Reproduce the following material exactly, including every line.

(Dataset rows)
------------------------------------------------------------

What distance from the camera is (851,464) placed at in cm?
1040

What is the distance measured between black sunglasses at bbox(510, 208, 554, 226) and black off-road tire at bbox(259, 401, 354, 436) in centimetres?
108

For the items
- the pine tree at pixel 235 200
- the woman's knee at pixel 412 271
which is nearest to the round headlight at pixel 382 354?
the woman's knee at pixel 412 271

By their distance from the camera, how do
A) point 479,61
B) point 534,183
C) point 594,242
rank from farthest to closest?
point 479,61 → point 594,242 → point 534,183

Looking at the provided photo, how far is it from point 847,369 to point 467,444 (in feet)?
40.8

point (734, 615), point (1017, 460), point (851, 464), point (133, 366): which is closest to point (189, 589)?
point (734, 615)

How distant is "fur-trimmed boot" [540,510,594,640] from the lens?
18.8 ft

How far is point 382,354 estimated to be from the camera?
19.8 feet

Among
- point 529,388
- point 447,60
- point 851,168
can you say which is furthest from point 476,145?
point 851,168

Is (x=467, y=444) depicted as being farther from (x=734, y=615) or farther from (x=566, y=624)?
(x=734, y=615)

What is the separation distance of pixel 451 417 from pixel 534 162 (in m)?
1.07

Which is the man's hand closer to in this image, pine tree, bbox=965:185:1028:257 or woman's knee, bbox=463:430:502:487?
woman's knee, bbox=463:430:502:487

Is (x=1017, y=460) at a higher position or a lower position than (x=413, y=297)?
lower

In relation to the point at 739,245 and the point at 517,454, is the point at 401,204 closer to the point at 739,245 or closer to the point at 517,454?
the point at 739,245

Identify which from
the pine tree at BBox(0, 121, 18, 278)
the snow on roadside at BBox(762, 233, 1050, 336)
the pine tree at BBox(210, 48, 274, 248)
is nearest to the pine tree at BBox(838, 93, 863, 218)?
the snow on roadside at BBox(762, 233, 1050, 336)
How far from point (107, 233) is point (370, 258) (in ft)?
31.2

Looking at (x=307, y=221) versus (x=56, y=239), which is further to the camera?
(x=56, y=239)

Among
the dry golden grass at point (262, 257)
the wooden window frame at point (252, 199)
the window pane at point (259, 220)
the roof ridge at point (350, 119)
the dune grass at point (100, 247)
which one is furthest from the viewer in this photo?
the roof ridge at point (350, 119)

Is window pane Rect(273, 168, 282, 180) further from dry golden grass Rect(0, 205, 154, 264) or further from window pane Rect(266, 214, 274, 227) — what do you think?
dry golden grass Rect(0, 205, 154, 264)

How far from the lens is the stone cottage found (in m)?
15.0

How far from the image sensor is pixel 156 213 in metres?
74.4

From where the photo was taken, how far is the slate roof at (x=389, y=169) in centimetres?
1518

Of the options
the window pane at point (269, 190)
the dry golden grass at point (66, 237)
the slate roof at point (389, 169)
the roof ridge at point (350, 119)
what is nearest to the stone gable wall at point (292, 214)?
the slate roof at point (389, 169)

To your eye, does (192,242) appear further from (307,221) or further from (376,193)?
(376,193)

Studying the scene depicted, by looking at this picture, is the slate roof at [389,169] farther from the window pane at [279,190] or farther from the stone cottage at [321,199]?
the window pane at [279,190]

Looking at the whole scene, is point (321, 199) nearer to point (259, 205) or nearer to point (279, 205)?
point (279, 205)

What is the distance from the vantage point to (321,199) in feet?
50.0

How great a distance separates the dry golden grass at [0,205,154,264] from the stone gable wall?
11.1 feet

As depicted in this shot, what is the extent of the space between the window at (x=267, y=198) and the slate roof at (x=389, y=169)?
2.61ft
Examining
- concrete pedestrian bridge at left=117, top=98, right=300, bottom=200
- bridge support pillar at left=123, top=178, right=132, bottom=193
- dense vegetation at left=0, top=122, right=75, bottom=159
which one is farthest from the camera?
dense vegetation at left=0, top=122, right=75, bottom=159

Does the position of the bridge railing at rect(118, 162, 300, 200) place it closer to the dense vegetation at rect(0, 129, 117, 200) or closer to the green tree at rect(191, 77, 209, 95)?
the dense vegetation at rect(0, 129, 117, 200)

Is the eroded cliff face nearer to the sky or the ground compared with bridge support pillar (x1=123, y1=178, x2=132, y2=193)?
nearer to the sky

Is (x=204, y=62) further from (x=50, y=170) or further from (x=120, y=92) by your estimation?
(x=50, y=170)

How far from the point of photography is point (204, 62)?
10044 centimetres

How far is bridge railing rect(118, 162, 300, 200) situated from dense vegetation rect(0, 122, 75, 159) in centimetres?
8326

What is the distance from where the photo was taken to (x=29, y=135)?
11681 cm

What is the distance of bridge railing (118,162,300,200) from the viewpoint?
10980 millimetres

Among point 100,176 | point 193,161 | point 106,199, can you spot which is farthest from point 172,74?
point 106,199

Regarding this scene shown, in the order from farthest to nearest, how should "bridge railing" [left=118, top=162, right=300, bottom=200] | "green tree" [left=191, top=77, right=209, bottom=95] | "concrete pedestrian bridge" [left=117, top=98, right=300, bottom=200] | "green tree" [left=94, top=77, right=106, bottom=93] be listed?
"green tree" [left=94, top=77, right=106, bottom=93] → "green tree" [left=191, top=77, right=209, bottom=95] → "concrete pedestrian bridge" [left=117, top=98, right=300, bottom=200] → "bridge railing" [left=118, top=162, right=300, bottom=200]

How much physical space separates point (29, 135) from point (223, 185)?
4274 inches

------------------------------------------------------------

Task response
What distance from the camera is (851,464) placed at in cm?
1040

What is the distance measured between black sunglasses at bbox(510, 208, 554, 226) and black off-road tire at bbox(259, 401, 354, 436) in centimetres?
108

For the items
- the pine tree at pixel 235 200
- the woman's knee at pixel 412 271
which is nearest to the round headlight at pixel 382 354?
the woman's knee at pixel 412 271

By their distance from the camera, how do
A) point 479,61
B) point 534,183
C) point 594,242
rank from farthest to closest?
point 479,61 → point 594,242 → point 534,183

Looking at the provided photo, how far is it from point 847,369 to point 467,444 (in feet)?
40.8

point (734, 615), point (1017, 460), point (851, 464), point (133, 366): which is closest to point (189, 589)?
point (734, 615)

How distant is "fur-trimmed boot" [540,510,594,640] from the lens?
18.8 ft

How far is point 382,354 estimated to be from the camera?
19.8 feet

Among
- point 529,388
- point 447,60
- point 851,168
can you say which is furthest from point 476,145?
point 851,168

Is (x=467, y=444) depicted as being farther from (x=734, y=615) or farther from (x=566, y=624)?
(x=734, y=615)

What is the separation distance of pixel 451 417 from pixel 534 162 (in m)?
1.07

Which is the man's hand closer to in this image, pine tree, bbox=965:185:1028:257 or woman's knee, bbox=463:430:502:487?
woman's knee, bbox=463:430:502:487

Is (x=1017, y=460) at a higher position or a lower position than (x=413, y=297)?
lower

In relation to the point at 739,245 and the point at 517,454, is the point at 401,204 closer to the point at 739,245 or closer to the point at 517,454?
the point at 739,245

Identify which from
the pine tree at BBox(0, 121, 18, 278)
the snow on roadside at BBox(762, 233, 1050, 336)
the pine tree at BBox(210, 48, 274, 248)
is nearest to the pine tree at BBox(838, 93, 863, 218)?
the snow on roadside at BBox(762, 233, 1050, 336)
How far from point (107, 233) is point (370, 258) (in ft)?
31.2

Looking at (x=307, y=221) versus (x=56, y=239), which is further to the camera?
(x=56, y=239)

Among
the dry golden grass at point (262, 257)
the wooden window frame at point (252, 199)
the window pane at point (259, 220)
the roof ridge at point (350, 119)
the dune grass at point (100, 247)
which one is furthest from the viewer in this photo?
the roof ridge at point (350, 119)

Is window pane Rect(273, 168, 282, 180) further from dry golden grass Rect(0, 205, 154, 264) or further from window pane Rect(266, 214, 274, 227) — what do you think?
dry golden grass Rect(0, 205, 154, 264)

How far from the lens is the stone cottage found (in m)?
15.0

How far from the image sensor is pixel 156 213 in metres?
74.4

From where the photo was taken, how far is the slate roof at (x=389, y=169) in centimetres?
1518

Of the options
the window pane at point (269, 190)
the dry golden grass at point (66, 237)
the slate roof at point (389, 169)
the roof ridge at point (350, 119)
what is nearest to the stone gable wall at point (292, 214)?
the slate roof at point (389, 169)

To your eye, does (192,242) appear further from (307,221) or further from (376,193)?
(376,193)

Studying the scene depicted, by looking at this picture, is the slate roof at [389,169] farther from the window pane at [279,190] or farther from the stone cottage at [321,199]?
the window pane at [279,190]

Looking at the whole scene, is point (321, 199) nearer to point (259, 205) or nearer to point (279, 205)?
point (279, 205)

What is the distance from the vantage point to (321,199) in feet?
50.0

How great a distance separates the dry golden grass at [0,205,154,264] from the stone gable wall?
11.1 feet

As depicted in this shot, what is the extent of the space between the window at (x=267, y=198) and the slate roof at (x=389, y=169)?
2.61ft
Examining
- concrete pedestrian bridge at left=117, top=98, right=300, bottom=200
- bridge support pillar at left=123, top=178, right=132, bottom=193
- dense vegetation at left=0, top=122, right=75, bottom=159
which one is farthest from the camera?
dense vegetation at left=0, top=122, right=75, bottom=159

Does the position of the bridge railing at rect(118, 162, 300, 200) place it closer to the dense vegetation at rect(0, 129, 117, 200) or closer to the green tree at rect(191, 77, 209, 95)?
the dense vegetation at rect(0, 129, 117, 200)

Is the eroded cliff face nearer to the sky or the ground compared with bridge support pillar (x1=123, y1=178, x2=132, y2=193)?
nearer to the sky

Is (x=204, y=62) further from (x=50, y=170) or further from (x=120, y=92) by your estimation?
(x=50, y=170)

How far from the point of photography is point (204, 62)?
10044 centimetres

How far is bridge railing rect(118, 162, 300, 200) situated from dense vegetation rect(0, 122, 75, 159) in centimetres?
8326

What is the distance from where the photo was taken to (x=29, y=135)?
11681 cm

What is the distance of bridge railing (118,162,300,200) from the viewpoint?
10980 millimetres

Among point 100,176 | point 193,161 | point 106,199, can you spot which is farthest from point 172,74?
point 106,199

Regarding this scene shown, in the order from farthest to nearest, how should "bridge railing" [left=118, top=162, right=300, bottom=200] | "green tree" [left=191, top=77, right=209, bottom=95] | "concrete pedestrian bridge" [left=117, top=98, right=300, bottom=200] | "green tree" [left=94, top=77, right=106, bottom=93] be listed?
"green tree" [left=94, top=77, right=106, bottom=93] → "green tree" [left=191, top=77, right=209, bottom=95] → "concrete pedestrian bridge" [left=117, top=98, right=300, bottom=200] → "bridge railing" [left=118, top=162, right=300, bottom=200]

How much physical space separates point (29, 135) from point (223, 185)?
4274 inches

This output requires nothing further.